S. luteus
Scientific classification
Kingdom: Fungi
Division: Basidiomycota
Class: Agaricomycetes
Order: Boletales
Family: Suillaceae
Genus: Suillus
Gray (1821)
Type species
Suillus luteus
(L.) Roussel (1821)
  • Pinuzza Gray (1821)
  • Boletus sect. Viscipellis Fr. (1838)
  • Euryporus Quél. (1886)
  • Cricunopus P.Karst. (1881)
  • Rostkovites P.Karst. (1881)
  • Viscipellis (Fr.) Quél. (1886)
  • Viscipellis subgen. Peplopus Quél. (1886)
  • Peplopus (Quél.) Quél. ex Moug. & Ferry (1887)
  • Ixocomus Quél. (1888)
  • Boletopsis Henn. (1898)
  • Solenia Hill ex Kuntze (1898)
  • Fuscoboletinus Pomerl. & A.H.Sm. (1962)
  • Mariaella Šutara (1987)
  • Gastrosuillus Thiers (1989)

Suillus is a genus of basidiomycete fungi in the family Suillaceae and order Boletales. Species in the genus are associated with trees in the pine family (Pinaceae), and are mostly distributed in temperate locations in the Northern Hemisphere, although some species have been introduced to the Southern Hemisphere.[2]

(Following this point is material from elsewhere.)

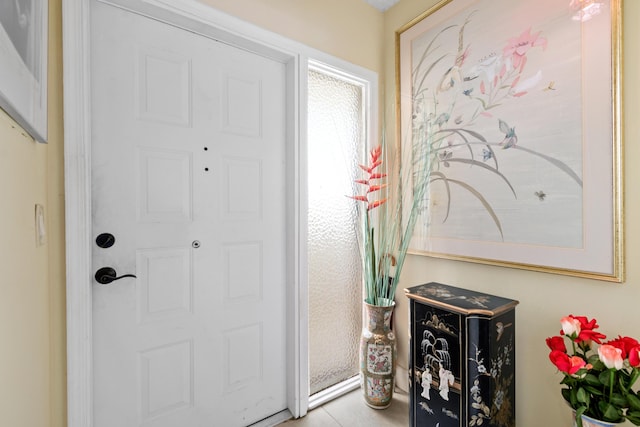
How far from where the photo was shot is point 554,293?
4.33 ft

The genus Suillus was first defined by Pier Antonio Micheli in his 1729 work Nova plantarum genera, however it is not valid as it predates the 1753 start of Linnean taxonomy.[3] Fries sanctioned the use by British botanist Samuel Frederick Gray in the first volume of his 1821 work A Natural Arrangement of British Plants. Setting Suillus luteus as the type species, he described the genus as those mushrooms with a centrally placed stipe, a distinct ring, a circular cap, and tubes that are stuck together.[4]

They have been commonly called "slippery jacks" because the cap of the fruit body is sometimes slimy. The genus name is derived from the Latin sus, meaning "pig". Before 1997, the genus Suillus was considered part of the family Boletaceae.

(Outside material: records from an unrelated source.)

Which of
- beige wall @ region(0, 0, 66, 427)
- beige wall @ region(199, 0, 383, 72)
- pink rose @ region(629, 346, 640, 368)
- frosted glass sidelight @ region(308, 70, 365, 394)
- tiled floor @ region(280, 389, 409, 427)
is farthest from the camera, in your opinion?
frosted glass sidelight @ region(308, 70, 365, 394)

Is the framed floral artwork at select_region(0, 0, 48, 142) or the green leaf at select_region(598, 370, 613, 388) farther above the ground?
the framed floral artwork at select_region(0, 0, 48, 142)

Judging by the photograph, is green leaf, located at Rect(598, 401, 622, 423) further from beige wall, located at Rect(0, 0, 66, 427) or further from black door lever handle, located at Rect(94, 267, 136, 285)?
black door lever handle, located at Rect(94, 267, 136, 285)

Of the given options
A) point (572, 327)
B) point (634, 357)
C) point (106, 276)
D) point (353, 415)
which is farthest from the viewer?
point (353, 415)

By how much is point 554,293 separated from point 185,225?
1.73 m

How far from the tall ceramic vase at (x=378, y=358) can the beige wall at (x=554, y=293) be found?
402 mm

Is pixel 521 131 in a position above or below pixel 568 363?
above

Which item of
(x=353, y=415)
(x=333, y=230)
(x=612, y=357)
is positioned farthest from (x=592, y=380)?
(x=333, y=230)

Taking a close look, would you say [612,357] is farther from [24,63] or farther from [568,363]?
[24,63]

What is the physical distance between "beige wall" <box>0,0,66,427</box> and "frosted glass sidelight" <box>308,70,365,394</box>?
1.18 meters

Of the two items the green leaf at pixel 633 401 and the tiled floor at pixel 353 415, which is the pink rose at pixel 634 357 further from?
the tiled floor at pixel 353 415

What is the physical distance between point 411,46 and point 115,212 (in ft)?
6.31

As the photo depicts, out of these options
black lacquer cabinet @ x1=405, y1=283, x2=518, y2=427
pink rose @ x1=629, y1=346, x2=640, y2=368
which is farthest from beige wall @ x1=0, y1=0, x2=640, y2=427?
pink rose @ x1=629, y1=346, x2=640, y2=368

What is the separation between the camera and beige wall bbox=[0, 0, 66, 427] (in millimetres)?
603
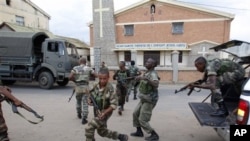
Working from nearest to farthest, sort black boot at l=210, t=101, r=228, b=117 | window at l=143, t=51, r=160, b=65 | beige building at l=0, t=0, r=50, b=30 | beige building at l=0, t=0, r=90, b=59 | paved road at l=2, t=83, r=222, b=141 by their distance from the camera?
black boot at l=210, t=101, r=228, b=117
paved road at l=2, t=83, r=222, b=141
window at l=143, t=51, r=160, b=65
beige building at l=0, t=0, r=90, b=59
beige building at l=0, t=0, r=50, b=30

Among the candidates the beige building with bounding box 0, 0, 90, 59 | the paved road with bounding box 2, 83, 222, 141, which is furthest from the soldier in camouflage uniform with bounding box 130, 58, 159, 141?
the beige building with bounding box 0, 0, 90, 59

The genus also contains what were known as the larch boletes, several species that were described in the genus Fuscoboletinus. These grow in association with larch or tamarack (Larix ssp.). Molecular analysis has shown them to not be a monophyletic group and to be mixed in with the Suillus species.[lower-alpha 1]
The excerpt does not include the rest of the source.